Problem requirements> What is needed is a word-for-word transcript of the listing, free of pictures.

◆ ◆ ◆ ◆ ◆

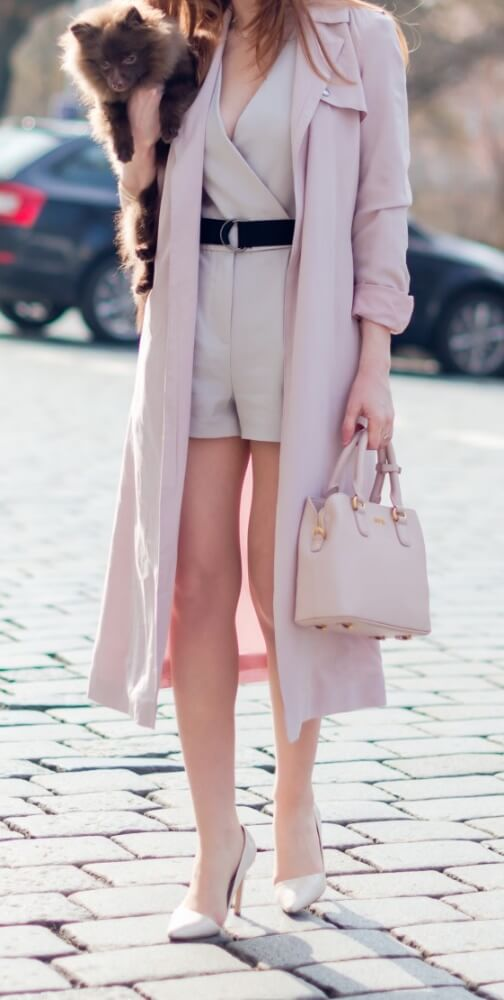 Elegant brunette is wearing a nude-colored playsuit and pale pink duster jacket. Revel in the pastel shades of spring in a soft duster jacket over a cheeky nude playsuit.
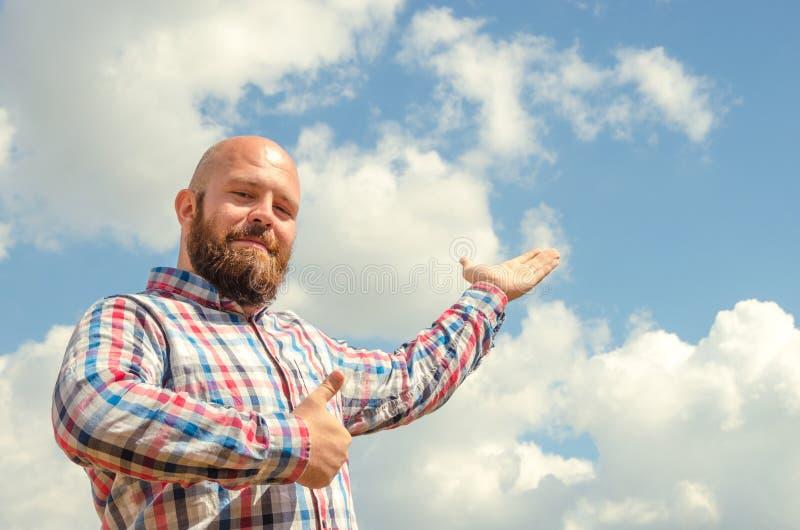 Счастливый безволосый человек с бородой указывая к пасмурному красивому небу стоковые фото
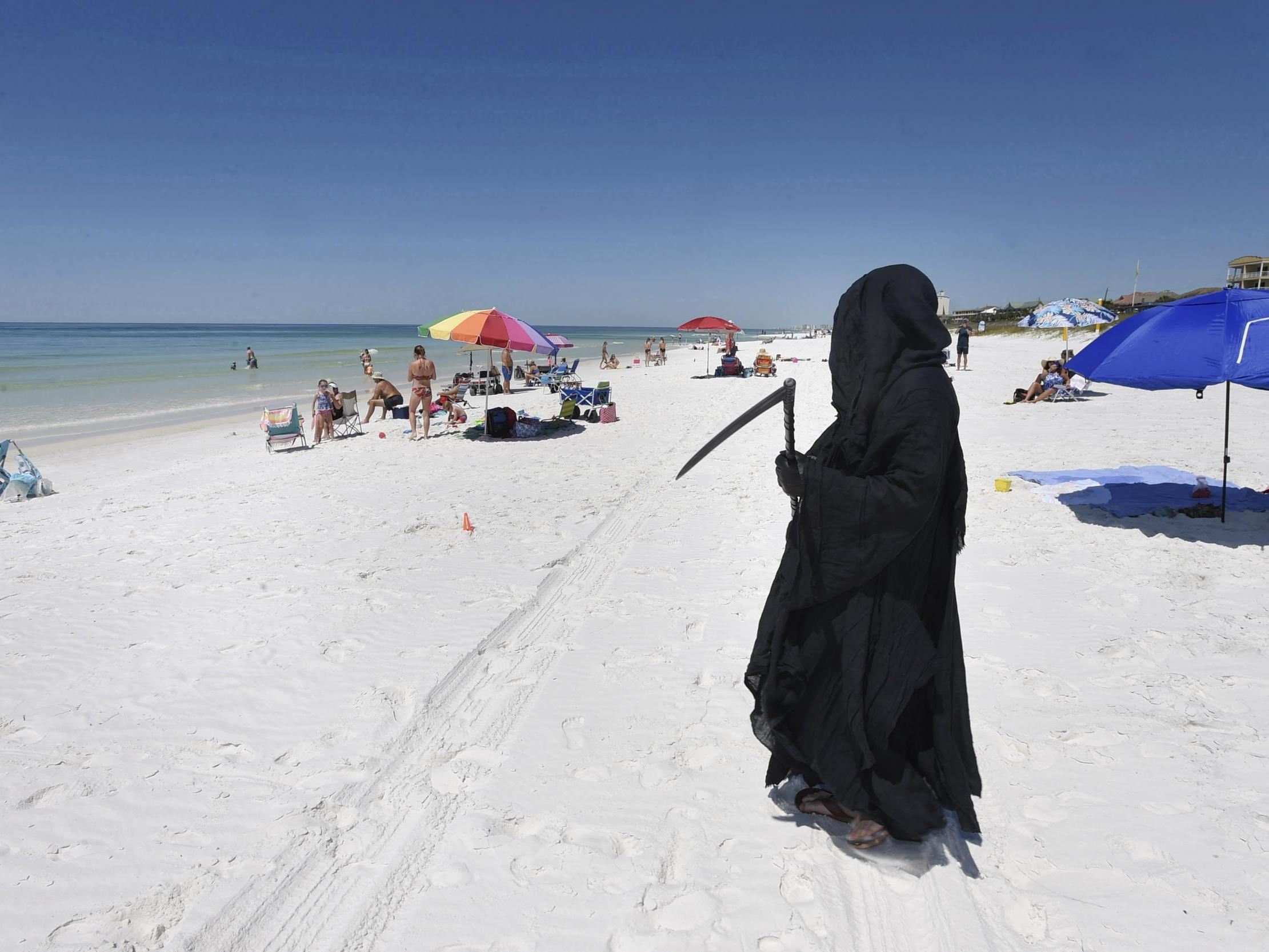 Lawyer dressed as Grim Reaper stalks Florida beaches to protest reopening photo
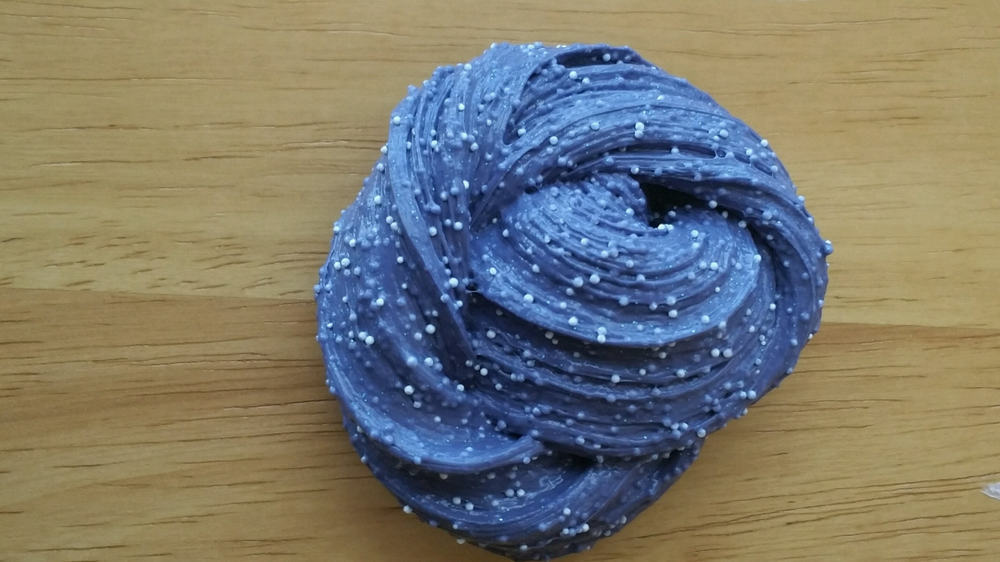 This is a dark blue microfloam slime on a wooden table.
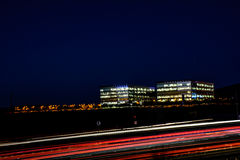 Busy Silicon Valley Night Freeway and Office Cityscape Royalty Free Stock Photos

◆ ◆ ◆ ◆ ◆

Result>
 Elegant brunette is wearing a nude-colored playsuit and pale pink duster jacket. Revel in the pastel shades of spring in a soft duster jacket over a cheeky nude playsuit.
 Счастливый безволосый человек с бородой указывая к пасмурному красивому небу стоковые фото
 Lawyer dressed as Grim Reaper stalks Florida beaches to protest reopening photo
 This is a dark blue microfloam slime on a wooden table.
 Busy Silicon Valley Night Freeway and Office Cityscape Royalty Free Stock Photos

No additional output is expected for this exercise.